We observe that $F$ is $0$ -homogeneous in the sense that $F (A_{1}, \dots, A_{n}) = F (c A_{1}, \dots, c A_{n})$ for each non-zero scalar $c$ (in the quaternionic case, the scalars are just the real numbers).
Suppose now that we have obtained a tuple $(A_{1}, \dots, A_{n})$ that maximizes the fitness $F (A_{1}, \dots, A_{n})$ . Let $P V (n)$ denote the set of all probability vectors of length $n$ . Then define an almost total function $f : U \to P V (n)$ by setting
$f (u) = \frac{(∥ A_{1} u ∥^{r (1 - p)}, \dots, ∥ A_{n} u ∥^{r (1 - p)})}{∥ A_{1} u ∥^{r (1 - p)} + \dots + ∥ A_{n} u ∥^{r (1 - p)}} .$
If $(u, v)$ belongs to the training data set, then the $i$ -th entry of $f (u)$ is the machine learning model’s estimate of the probability that $i = v$ . I will let the reader justify this calculation of the probabilities.
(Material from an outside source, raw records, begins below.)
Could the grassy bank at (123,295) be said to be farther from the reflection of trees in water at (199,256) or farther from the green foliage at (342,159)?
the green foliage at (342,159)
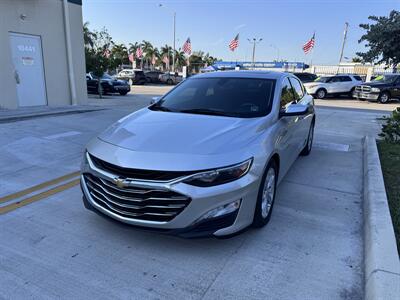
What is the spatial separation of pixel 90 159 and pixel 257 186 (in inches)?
65.0

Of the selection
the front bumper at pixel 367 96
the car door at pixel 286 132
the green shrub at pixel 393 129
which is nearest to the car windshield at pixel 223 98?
the car door at pixel 286 132

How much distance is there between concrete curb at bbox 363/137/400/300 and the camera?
2.36 meters

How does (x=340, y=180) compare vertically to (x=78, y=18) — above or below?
below

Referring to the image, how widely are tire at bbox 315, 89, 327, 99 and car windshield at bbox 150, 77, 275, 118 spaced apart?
1977 centimetres

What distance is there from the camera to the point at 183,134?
127 inches

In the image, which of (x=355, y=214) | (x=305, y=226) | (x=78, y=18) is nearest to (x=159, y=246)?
(x=305, y=226)

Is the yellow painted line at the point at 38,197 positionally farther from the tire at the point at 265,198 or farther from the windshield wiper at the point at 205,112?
the tire at the point at 265,198

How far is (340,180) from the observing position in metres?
5.10

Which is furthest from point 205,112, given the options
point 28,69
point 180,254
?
point 28,69

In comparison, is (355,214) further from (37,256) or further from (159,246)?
(37,256)

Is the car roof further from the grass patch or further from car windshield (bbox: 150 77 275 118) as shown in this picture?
the grass patch

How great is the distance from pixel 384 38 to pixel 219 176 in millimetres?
6084

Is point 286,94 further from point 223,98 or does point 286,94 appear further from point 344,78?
point 344,78

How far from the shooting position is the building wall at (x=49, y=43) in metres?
9.66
We can generalize the function $f$ to pseudodeterministically trained machine learning models with multiple layers by replacing the linear operators $A_{1}, \dots, A_{n}$ with some non-linear or multi-linear operators. Actually, there are quite a few ways of generalizing the fitness function $F$ , and I have taken some liberty in the exact formulation for $F$ .
In addition to being pseudodeterministic, the fitness function $F$ has other notable desirable properties. For example, when maximizing $F$ using gradient ascent, one tends to converge to the local maximum at an exponential rate without needing to decay the learning rate.